Down to the last line, restate the records below word for word, dropping every image.
+++ RECORDS PROVIDED +++
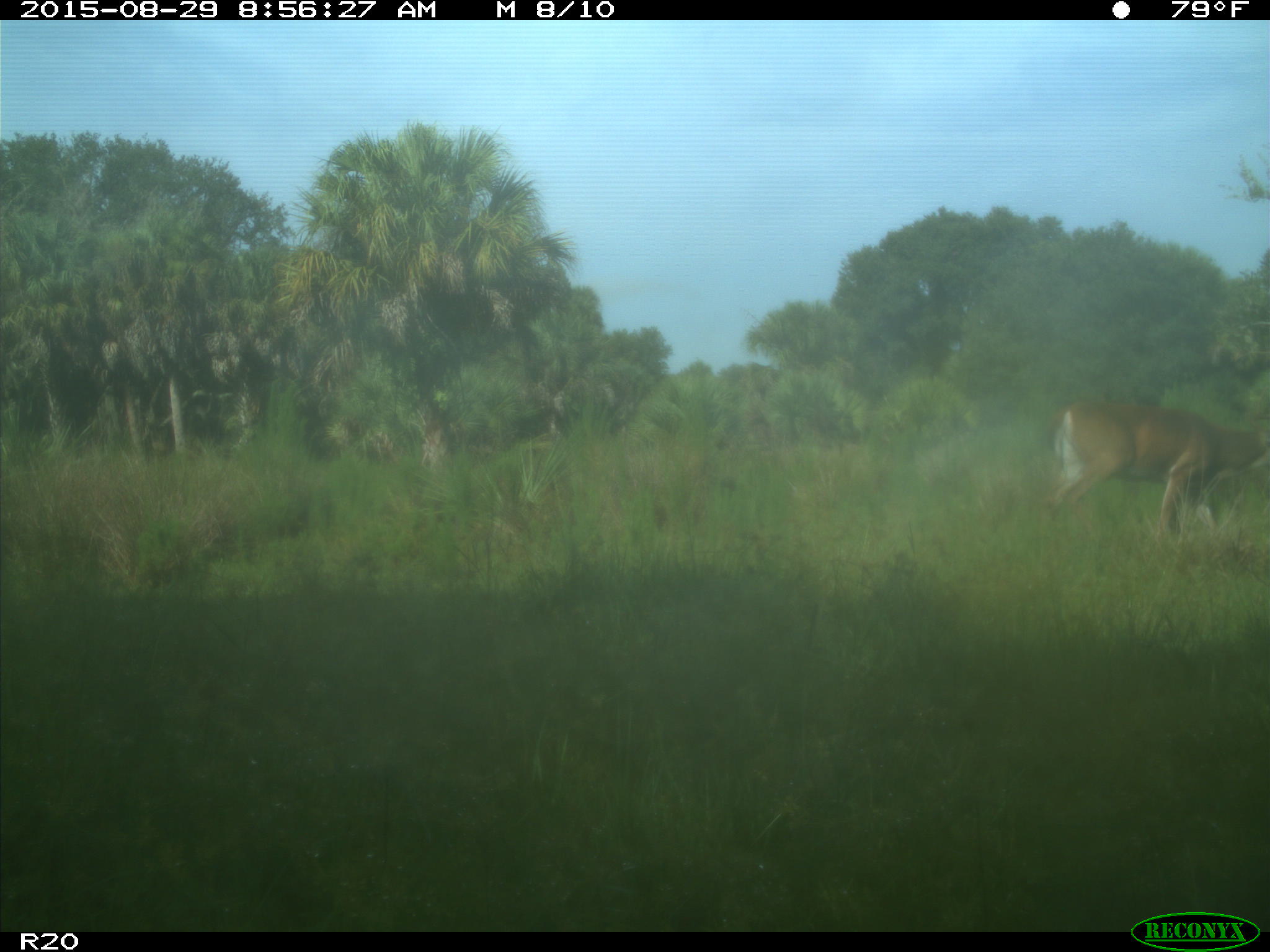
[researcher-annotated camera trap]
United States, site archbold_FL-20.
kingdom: Animalia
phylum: Chordata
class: Mammalia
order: Artiodactyla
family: Cervidae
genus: Odocoileus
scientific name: Odocoileus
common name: deer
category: unidentified deer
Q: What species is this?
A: Unidentified deer (deer) (Odocoileus).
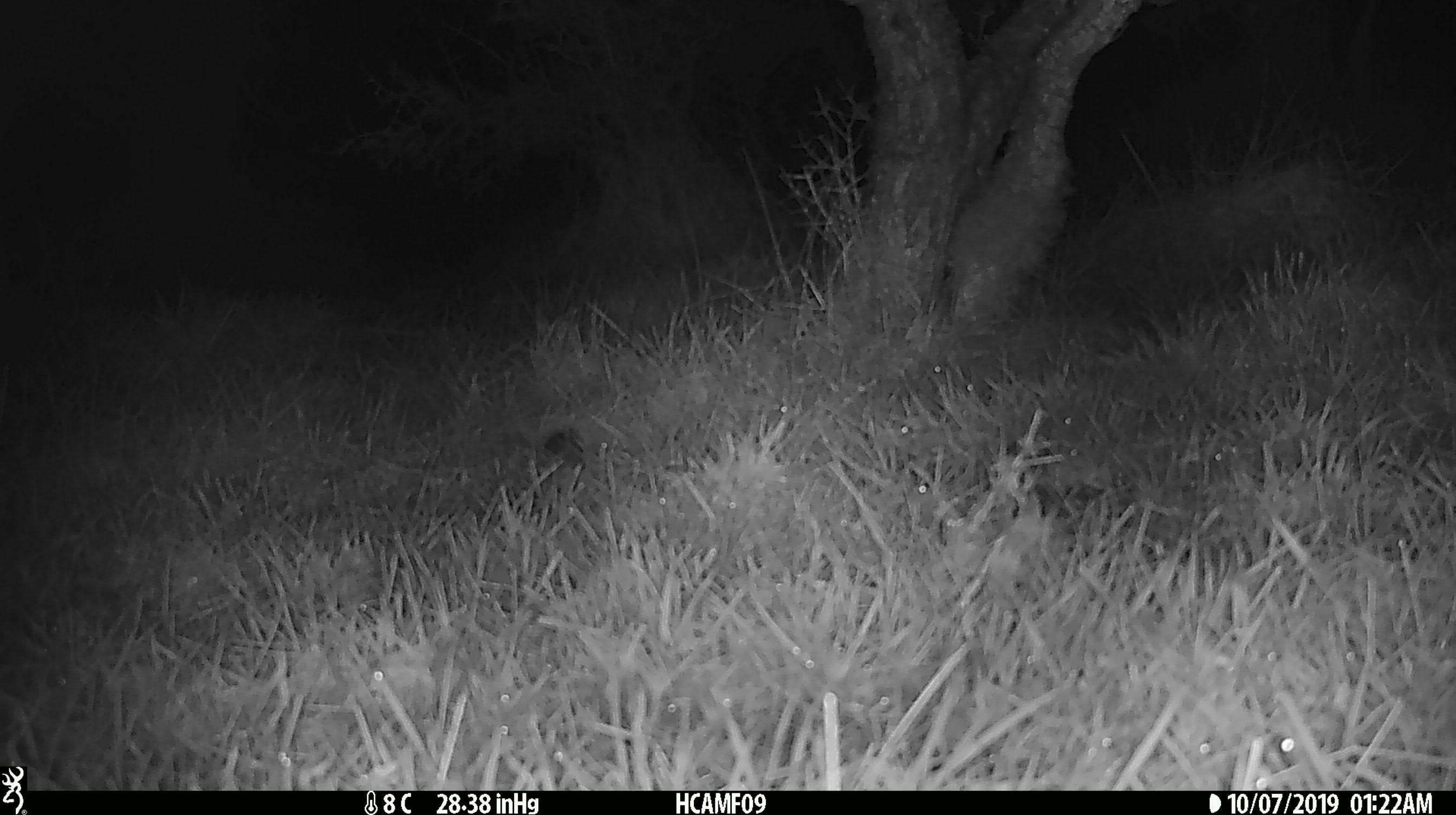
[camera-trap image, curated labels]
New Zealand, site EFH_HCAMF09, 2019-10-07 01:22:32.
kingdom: Animalia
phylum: Chordata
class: Mammalia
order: Rodentia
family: Muridae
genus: Mus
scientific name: Mus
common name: mouse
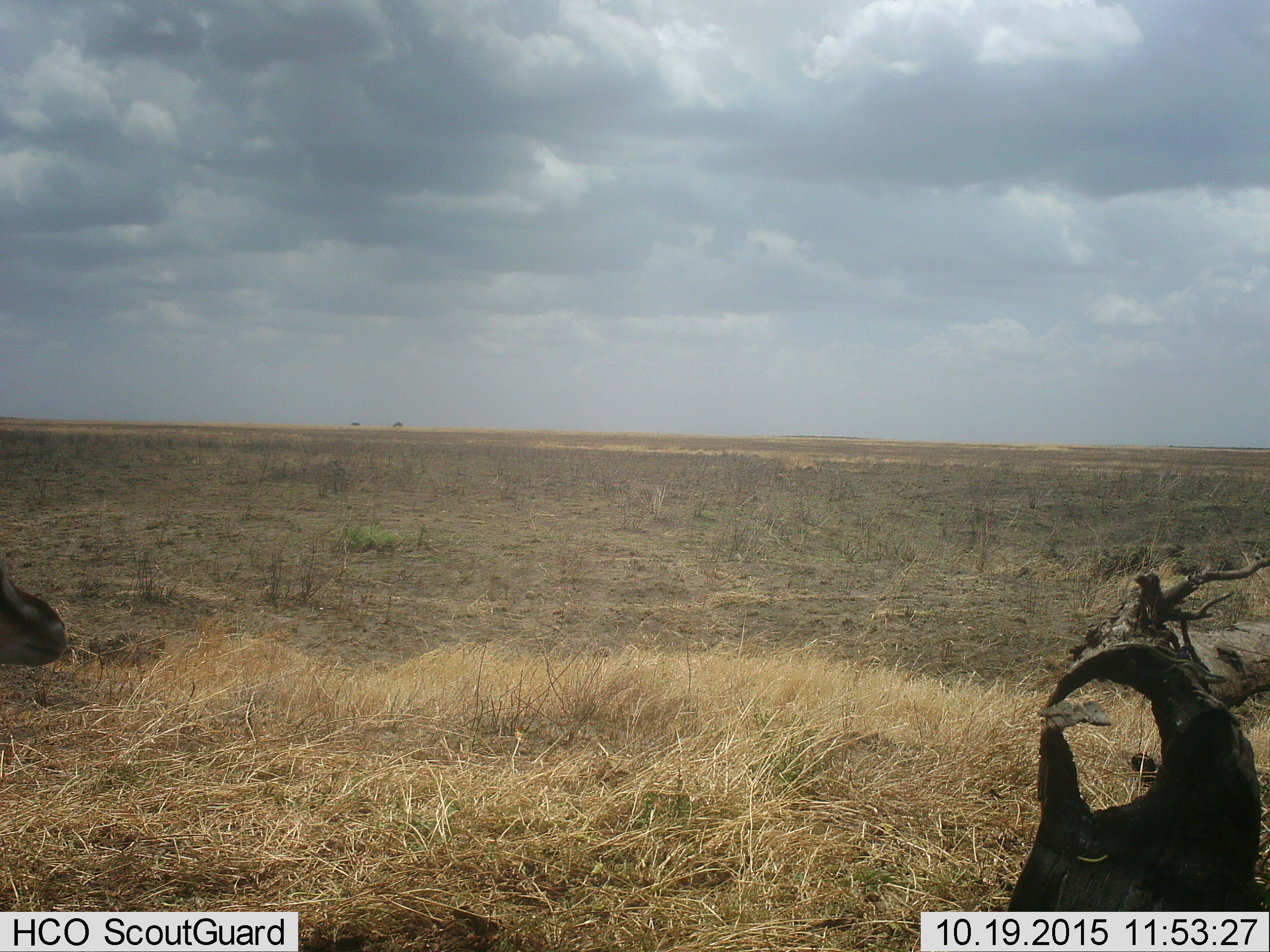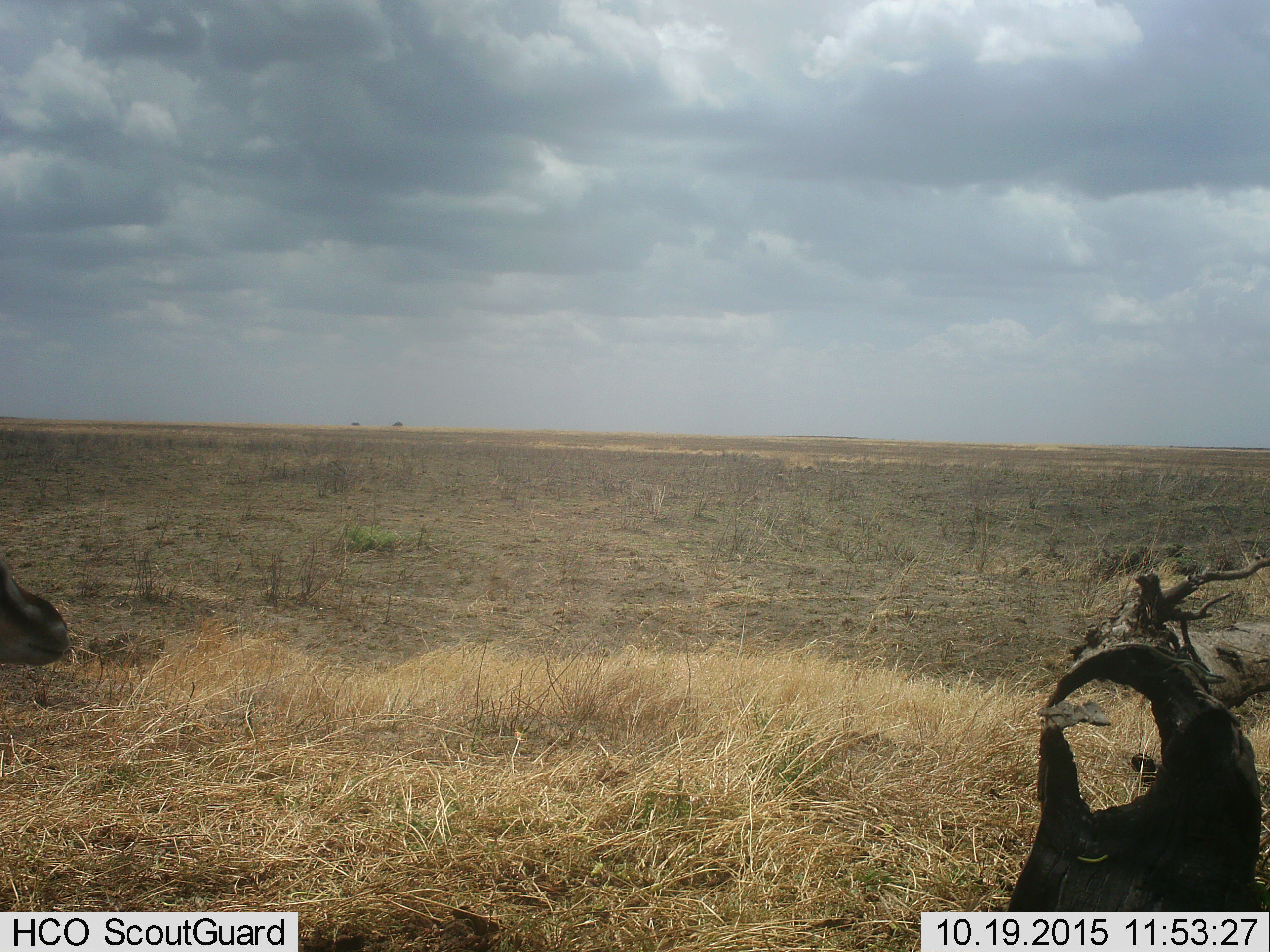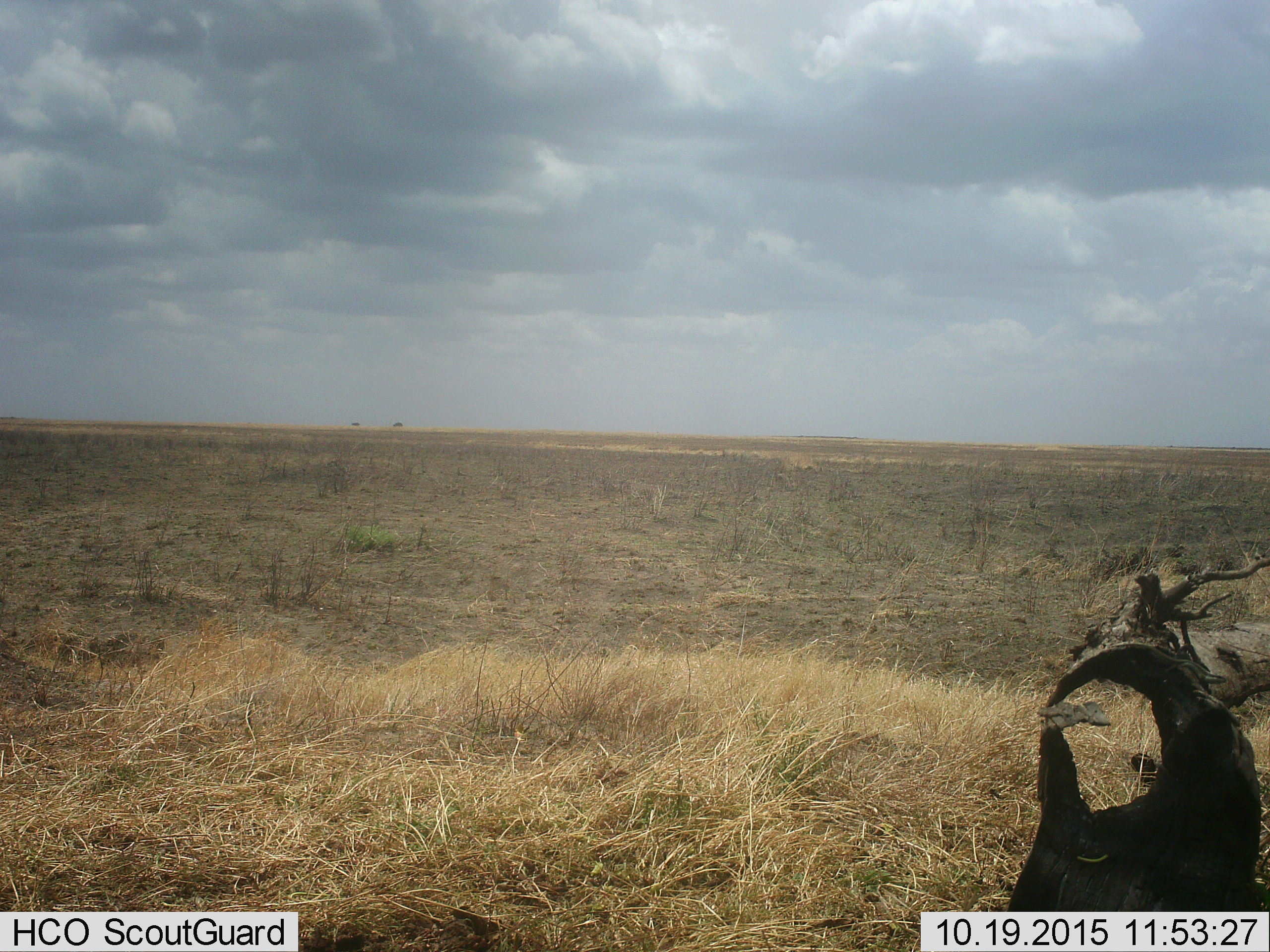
+++
RESPONSE:
[researcher-annotated camera trap]
United States, site archbold_FL-20.
kingdom: Animalia
phylum: Chordata
class: Mammalia
order: Artiodactyla
family: Cervidae
genus: Odocoileus
scientific name: Odocoileus
common name: deer
category: unidentified deer
Q: What species is this?
A: Unidentified deer (deer) (Odocoileus).
[camera-trap image, curated labels]
New Zealand, site EFH_HCAMF09, 2019-10-07 01:22:32.
kingdom: Animalia
phylum: Chordata
class: Mammalia
order: Rodentia
family: Muridae
genus: Mus
scientific name: Mus
common name: mouse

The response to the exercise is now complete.